The performance of Paratome has been tested on all Ab–Ag complexes that were added to the PDB after the construction of the training set. For the full list of train and test sets is available at http://ofranservices.biu.ac.il/site/services/paratome/ABRs_train_pdb.txt, 23 May 2012, date last accessed http://ofranservices.biu.ac.il/site/services/paratome/ABRs_test_pdb.txt, 23 May 2012, date last accessed). A true positive (TP) prediction is a residue that is included in the ABRs and is in contact with the Ag in the experimentally determined structure of the Ab–Ag complex. A true negative (TN) is a residue that is not in the ABR and is not in contact with the Ag. A false positive (FP) is a residue that is in the ABR and not in contact with the Ag in the experimental structure and a false negative (FN) is a residue that is not in the ABR and is in contact with the Ag. The performance was assessed in terms of precision (TP/TP + FP), specificity (TN/TN + FP) and recall (TP/TP + FN). Additionally, performance was compared to that of CDRs, as identified by Kabat, Chothia and IMGT. CDRs according to Kabat and Chothia were obtained by coupling the Abnum tool (http://www.bioinf.org.uk/abs/abnum/, 23 May 2012, date last accessed) with a table of CDRs definitions (http://www.bioinf.org.uk/abs/#cdrdef, 23 May 2012, date last accessed). To obtain the CDRs according to IMGT, we applied the IMGT-gap tool (http://www.imgt.org/3Dstructure-DB/cgi/DomainGapAlign.cgi, 23 May 2012, date last accessed). An Ab amino acid and an Ag amino acid were considered as interacting if at least one of their respective atoms were ≤6 Å of each other (23). Table 1 summarizes the performance obtained by all methods on the test set.
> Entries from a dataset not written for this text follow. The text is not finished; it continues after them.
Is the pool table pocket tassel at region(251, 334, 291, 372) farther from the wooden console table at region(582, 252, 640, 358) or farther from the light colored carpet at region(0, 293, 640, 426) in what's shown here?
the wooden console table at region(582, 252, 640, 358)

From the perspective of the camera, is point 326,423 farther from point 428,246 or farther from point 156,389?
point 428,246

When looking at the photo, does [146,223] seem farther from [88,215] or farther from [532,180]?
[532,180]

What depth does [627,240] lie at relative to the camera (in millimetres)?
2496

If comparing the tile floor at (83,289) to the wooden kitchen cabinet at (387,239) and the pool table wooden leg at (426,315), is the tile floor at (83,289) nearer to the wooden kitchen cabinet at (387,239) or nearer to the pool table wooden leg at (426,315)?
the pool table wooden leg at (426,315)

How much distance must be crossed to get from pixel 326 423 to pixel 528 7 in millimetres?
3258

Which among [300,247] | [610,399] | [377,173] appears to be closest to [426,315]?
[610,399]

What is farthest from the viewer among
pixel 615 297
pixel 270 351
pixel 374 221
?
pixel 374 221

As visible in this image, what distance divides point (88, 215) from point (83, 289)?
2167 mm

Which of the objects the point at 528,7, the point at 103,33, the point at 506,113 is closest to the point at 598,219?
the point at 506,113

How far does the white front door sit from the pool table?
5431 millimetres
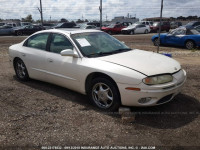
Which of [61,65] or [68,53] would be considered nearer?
[68,53]

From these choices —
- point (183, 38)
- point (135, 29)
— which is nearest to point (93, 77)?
point (183, 38)

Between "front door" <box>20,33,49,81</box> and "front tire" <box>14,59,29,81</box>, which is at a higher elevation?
"front door" <box>20,33,49,81</box>

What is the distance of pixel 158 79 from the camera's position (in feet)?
11.9

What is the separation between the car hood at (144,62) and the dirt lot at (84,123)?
81 centimetres

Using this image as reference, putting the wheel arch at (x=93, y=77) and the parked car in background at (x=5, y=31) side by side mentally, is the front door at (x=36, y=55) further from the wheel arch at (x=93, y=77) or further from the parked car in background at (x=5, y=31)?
the parked car in background at (x=5, y=31)

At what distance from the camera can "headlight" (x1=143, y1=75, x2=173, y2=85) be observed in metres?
3.57

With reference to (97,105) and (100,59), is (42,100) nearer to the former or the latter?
(97,105)

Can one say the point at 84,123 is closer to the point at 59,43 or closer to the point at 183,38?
the point at 59,43

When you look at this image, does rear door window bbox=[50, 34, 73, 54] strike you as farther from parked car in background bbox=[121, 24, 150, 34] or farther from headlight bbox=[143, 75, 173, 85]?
parked car in background bbox=[121, 24, 150, 34]

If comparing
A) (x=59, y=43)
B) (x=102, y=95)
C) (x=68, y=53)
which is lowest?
(x=102, y=95)

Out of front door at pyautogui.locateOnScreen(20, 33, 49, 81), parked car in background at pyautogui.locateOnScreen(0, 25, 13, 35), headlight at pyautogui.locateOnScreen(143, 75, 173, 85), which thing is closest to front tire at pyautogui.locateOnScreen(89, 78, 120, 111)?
headlight at pyautogui.locateOnScreen(143, 75, 173, 85)

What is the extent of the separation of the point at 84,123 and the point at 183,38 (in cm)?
1068

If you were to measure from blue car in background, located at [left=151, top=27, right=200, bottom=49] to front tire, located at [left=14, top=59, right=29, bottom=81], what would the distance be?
32.2ft

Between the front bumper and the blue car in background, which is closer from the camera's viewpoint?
the front bumper
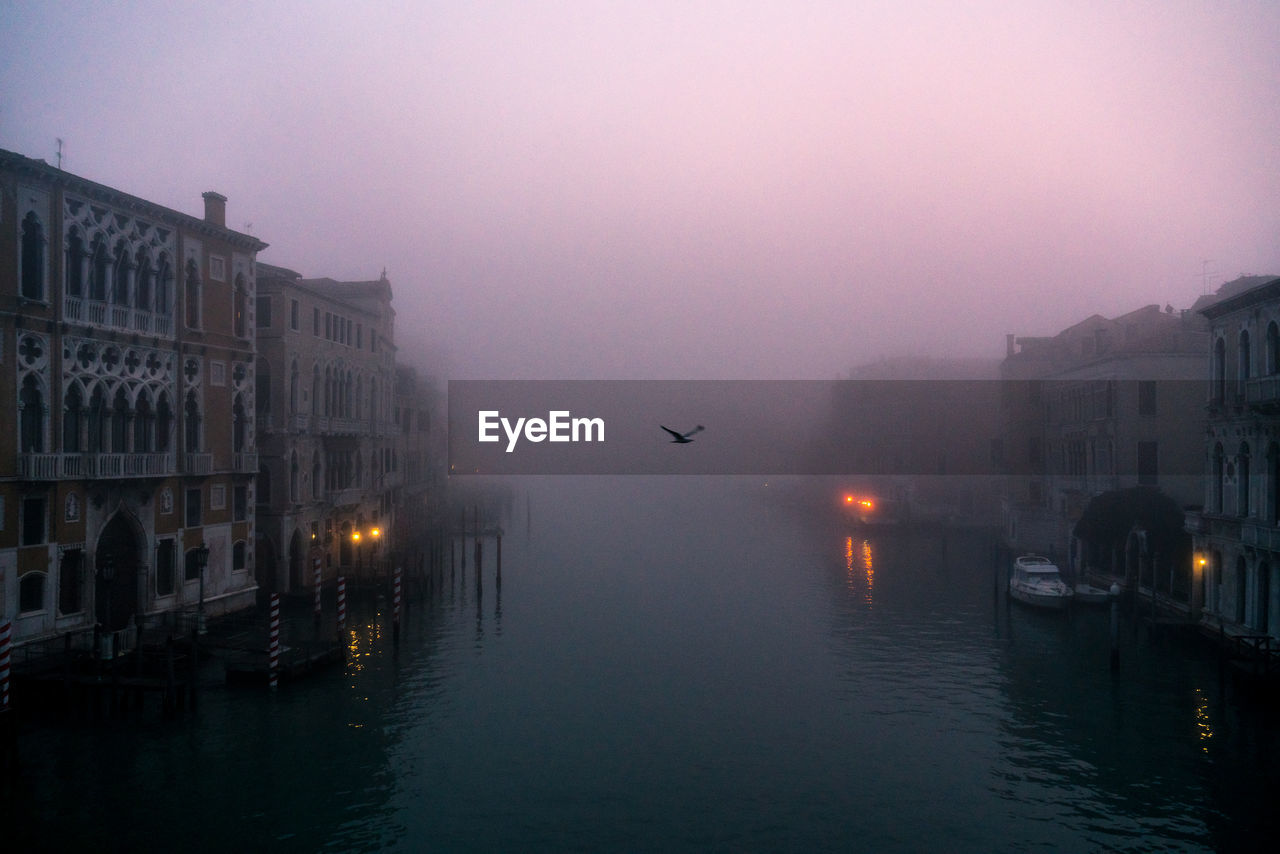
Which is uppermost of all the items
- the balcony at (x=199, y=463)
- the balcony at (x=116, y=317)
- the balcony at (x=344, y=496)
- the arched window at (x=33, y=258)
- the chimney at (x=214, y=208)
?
the chimney at (x=214, y=208)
While the precision of all methods is roughly the same, the results show that virtually all Ag-binding residues fall within the ABRs predicted by Paratome.

Table 1.

Comparative performance of Paratome and the most commonly used CDR identification methods

Measure/Method	Paratome (%)	Kabat (%)	Chothia (%)	IMGT (%)
Recall	94	85	79	81
Precision	42	41	44	48
Specificity	83	85	89	91

Average precision, recall and specificity were calculated for the Abs in the test set for Paratome, Kabat, Chothia and IMGT methods.

IMPLEMENTATION

The server was designed and implemented using Perl, bash, Python, HTML, XML and XSL. The front end of the server is designed in HTML, XML and XSL. Structure visualization is enabled using the Jmol Java applet (http://jmol.sourceforge.net/, 23 May 2012, date last accessed). The web server and computations run on a Red-hat Enterprise Linux 5.7 (Tikanga) with 3.00 GHz 8 CPUs and 16 GB primary memory.

CONCLUSION

The specificity and affinity of Ab–Ag interactions are fundamental for understanding the biological activity of these molecules. Correct identification of the residues that mediate these interactions is crucial for immunological research and for applications aimed at modifying and manipulating such interactions. Paratome provides a simple interface for the identification of the Ag-binding regions from the amino acid sequence or 3D structure of an Ab and has been shown to do so efficiently. Considering that the 3D structure of most known Abs is yet unknown, the ability to accurately and reliably identify the ABRs directly from sequence, is highly valuable and increases the accessibility of this essential knowledge to the entire scientific community in general and to immunity researchers in particular.

SUPPLEMENTARY DATA

Supplementary Data are available at NAR Online: Supplementary Data 1–3.

FUNDING

Funding for open access charge: Research grant from the Israel Science Foundation [511].

Conflict of interest statement. None declared.